Hardware overview
The Kinect device is a horizontal bar composed of multiple sensors connected to a base with a motorized pivot.
The following image provides a schematic representation of all the main Kinect hardware components. Looking at the Kinect sensor from the front, from the outside it is possible to identify the Infrared (IR) Projector (1), the RGB camera (3), and the depth camera (2). An array of four microphones (6), the three-axis accelerometer (5), and the tilt motor (4) are arranged inside the plastic case.
The device is connected to a PC through a USB 2.0 cable. It needs an external power supply in order to work because USB ports don't provide enough power.
Now let's jump in to the main features of its components.
The IR projector
The IR projector is the device that Kinect uses for projecting the IR rays that are used for computing the depth data. The IR projector, which from the outside looks like a common camera, is a laser emitter that constantly projects a pattern of structured IR dots at a wavelength around of 830 nm (patent US20100118123, Prime Sense Ltd.). This light beam is invisible to human eyes (that typically respond to wavelengths from about 390 nm to 750 nm) except for a red bright dot in the center of emitter.
The pattern is composed by 3 x 3 subpatterns of 211 x 165 dots (for a total of 633 x 495 dots). In each subpattern, one spot is much brighter than all the others.
As the dotted light (spot) hits an object, the pattern becomes distorted, and this distortion is analyzed by the depth camera in order to estimate the distance between the sensor and the object itself.
Note
In the previous image, we tested the IR projector against the room's wall. In this case we have to notice that a view of the clear infrared pattern can be obtained only by using an external IR camera (the left-hand side of the previous image). Taking the same picture from the internal RGB camera, the pattern will look distorted even though in this case the beam is not hitting any object (the right-hand side of the previous picture).
Depth camera
The depth camera is a (traditional) monochrome CMOS (complementary metal-oxide-semiconductor) camera that is fitted with an IR-pass filter (which is blocking the visible light). The depth camera is the device that Kinect uses for capturing the depth data.

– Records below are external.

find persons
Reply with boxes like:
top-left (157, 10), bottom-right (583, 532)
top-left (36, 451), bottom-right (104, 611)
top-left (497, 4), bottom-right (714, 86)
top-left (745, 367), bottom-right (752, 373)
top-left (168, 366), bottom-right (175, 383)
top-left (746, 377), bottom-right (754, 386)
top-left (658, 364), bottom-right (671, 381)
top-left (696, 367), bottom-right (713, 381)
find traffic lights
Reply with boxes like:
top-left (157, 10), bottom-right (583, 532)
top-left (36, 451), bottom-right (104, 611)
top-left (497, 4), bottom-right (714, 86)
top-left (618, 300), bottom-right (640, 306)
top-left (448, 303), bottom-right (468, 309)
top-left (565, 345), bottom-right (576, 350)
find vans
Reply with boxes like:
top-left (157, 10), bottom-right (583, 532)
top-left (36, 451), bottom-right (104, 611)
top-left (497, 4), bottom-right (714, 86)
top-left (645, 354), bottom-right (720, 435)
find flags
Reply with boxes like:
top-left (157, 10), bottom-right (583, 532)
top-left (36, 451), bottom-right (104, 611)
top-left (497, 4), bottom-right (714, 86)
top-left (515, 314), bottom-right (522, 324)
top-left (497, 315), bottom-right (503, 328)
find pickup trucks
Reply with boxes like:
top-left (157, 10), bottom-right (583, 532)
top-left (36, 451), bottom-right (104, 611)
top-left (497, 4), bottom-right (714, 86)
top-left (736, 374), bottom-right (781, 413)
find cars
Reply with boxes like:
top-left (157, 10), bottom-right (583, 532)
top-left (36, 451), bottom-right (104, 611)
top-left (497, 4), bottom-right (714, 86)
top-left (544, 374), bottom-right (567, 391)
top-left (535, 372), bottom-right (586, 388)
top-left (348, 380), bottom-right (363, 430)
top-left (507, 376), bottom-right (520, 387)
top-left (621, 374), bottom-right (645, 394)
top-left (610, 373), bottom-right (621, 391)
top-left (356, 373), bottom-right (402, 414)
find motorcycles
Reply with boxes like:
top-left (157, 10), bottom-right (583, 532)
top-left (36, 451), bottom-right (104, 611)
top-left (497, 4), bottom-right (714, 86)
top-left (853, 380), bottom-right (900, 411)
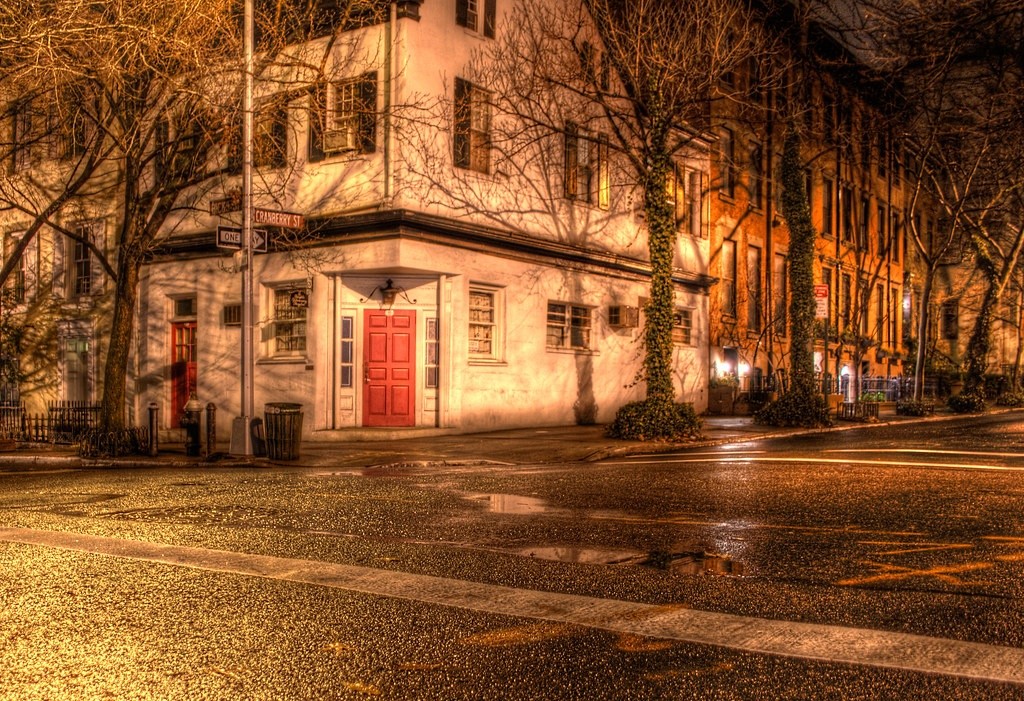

The depth camera is the sensor returning the 3D coordinates (x, y, z) of the scene as a stream. The sensor captures the structured light emitted by the IR projector and the light reflected from the objects inside the scene. All this data is converted in to a stream of frames. Every single frame is processed by the PrimeSense chip that produces an output stream of frames. The output resolution is upto 640 x 480 pixels. Each pixel, based on 11 bits, can represent 2048 levels of depth.
The following table lists the distance ranges:
Mode |
Physical limits |
Practical limits |
---|---|---|
Near |
0.4 to 3 m (1.3 to 9.8 ft) |
0.8 to 2.5 m (2.6 to 8.2 ft) |
Normal |
0.8 to 4 m (2.6 to 13.1 ft) |
1.2 to 3.5 m (4 to 11.5 ft) |
Note
The sensor doesn't work correctly within an environment affected by sunlight, a reflective surface, or an interference with light with a similar wavelength (830 nm circa).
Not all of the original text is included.